§ DOCUMENT SECTION
···

Has Remington quality gone up? I seem to remember everyone bagging them after freedom group aquired them. 




> X2 on the ATA. Recommended to me by the guys at shooters supplies for my son.
> Barrel length is critical but it all depends on what you need.
> If you are shooting fast moving things at close range then you can get away with and also benefit from a shorter barrel. The acceleration you get from trying to get onto target will assist in getting the right lead if required.
> Think of skeet guns.
> Not 18 though. 24ish although a semi is longer than an u/o with the same barrel length.
> If you are shooting at things further out then a little barrel length is very helpful to keep the barrel swinging. You don't want to stop as you shoot.
> 26-28  are my picks
> Ultimately though it comes down to fit.
> If it doesnt fit you right and doesnt pattern where you want it, it wont matter how cheap or expensive it is. You wont hit shit all.
> You would benefit going to a gun club and some how try out different models.


I will have a look at waitemata clay target club. 




> short barrels are fun...BUT hearing what your Mrs is whispering in your ears is even more important...longer barrels take that noise away a LITTLE bit more,and the flame throw effect is way less....said it before and will say it again,with a shotgun FIT IS EVERYTHING.... a longer barrel helps with swing,a short barrel tends to lead to poking at target.no problem with stationary animals but not so flash on running /flying across the front reflex type shots.


I use electronic ear muffs. Works a charm. 




> I have a Mossberg 24 inch pump. Bought it because my 28 inch semi was getting knocked around on my bike (quad). The 24 inch barrel means the gun is not much wider than the bike so doesn't get hooked up on scrub etc.  Screw in chokes makes it just as effective as longer barrels once you are familiar with it. Possibly quicker to point and great fun to use.


Yeah I should have gotten the mossberg 88. Gun city had them o. Sale for 450 in 18.5 inch or 24 inch.

----------


## southernman

I think you be better off, with an older higher end semi, than a budget new one, last time I was in gun city,
 they had racks, of Remington 1100, Browning A5, and SKB 1900, etc, fit is very important in a shotgun, you wont shoot well with poor fit.
 to find out, Close your eyes, swing shotgun up in to a shooting position, for  a bird, open your eyes, what you want to see, is just the front bead, you should be square with the rib, (centered), the rib should not show any of the flat, just a line. There is other stuff that comes into it, ie is shotgun comfortable to handle, feel natural.
 Oh and 26" is my personal choice,

----------


## Russian 22.

> I think you be better off, with an older higher end semi, than a budget new one, last time I was in gun city,
>  they had racks, of Remington 1100, Browning A5, and SKB 1900, etc, fit is very important in a shotgun, you wont shoot well with poor fit.
>  to find out, Close your eyes, swing shotgun up in to a shooting position, for  a bird, open your eyes, what you want to see, is just the front bead, you should be square with the rib, (centered), the rib should not show any of the flat, just a line. There is other stuff that comes into it, ie is shotgun comfortable to handle, feel natural.

···

§ ENTRIES
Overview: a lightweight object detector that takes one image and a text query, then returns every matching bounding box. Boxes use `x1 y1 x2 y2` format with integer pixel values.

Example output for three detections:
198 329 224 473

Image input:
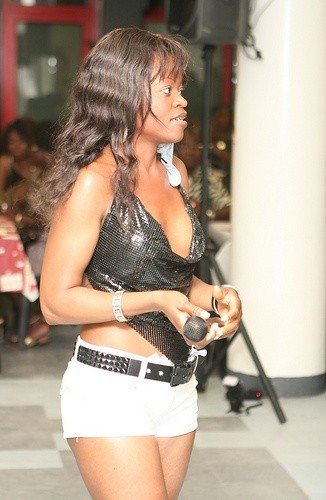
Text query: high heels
10 319 52 348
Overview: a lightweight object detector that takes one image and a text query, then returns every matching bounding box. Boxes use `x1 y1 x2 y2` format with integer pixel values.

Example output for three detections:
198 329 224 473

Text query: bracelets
206 283 238 319
112 289 133 324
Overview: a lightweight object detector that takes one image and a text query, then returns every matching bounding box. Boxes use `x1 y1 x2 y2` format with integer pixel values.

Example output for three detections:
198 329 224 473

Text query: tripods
195 44 286 423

···

§ WORK REQUIRED
Resume the forum thread on shotgun barrel length and fit from the point where it stops.

§ WRITTEN REPLY
>  Oh and 26" is my personal choice,


I am inclined to agree with yah.

----------


## csmiffy

Only thing with an older semi like an A5 you probably cant run steel. Have heard from a supposedly knowledgeable browning guy that the recoil impulse from steel shot gives the old browning a hiding
SKB could be ok though.

----------


## gonetropo

> Only thing with an older semi like an A5 you probably cant run steel. Have heard from a supposedly knowledgeable browning guy that the recoil impulse from steel shot gives the old browning a hiding
> SKB could be ok though.


old skb yep. new ones are made in turkey.

----------


## csmiffy

> steel shells tend to break the extractor in the remingtons after a bit not sure on other brands . i used to have a mossberg pump and it came with 2 barrels a 28 inch multichoke and a 24 inch fixed choke with rifle sights for slugs and buckshot type rounds. a pump is easier imho to use and safer as you can carry it with the magazine full and nothing in the chamber and just cycle the action when you have a target if doing more walking than shooting unless shooting in central then shove every cartridge possible into it and start blasting.


Funny to say that. I think my mate with an 1187 remmy stopped using it solely on ducks because of similar small breakage issues.
I have a Mossberg pump and have hit my fair share of things. Sometimes very well. And what you say about a pump is correct.
I would prefer an old Remington 870 over it though, but still prefer a semi. Used to shoot better with the A5 and its just my fave.
the old school gas shotties like the Remington's are nice to shoot though and if you don't need one to handle thousands of rounds of heavy loads would still be nice.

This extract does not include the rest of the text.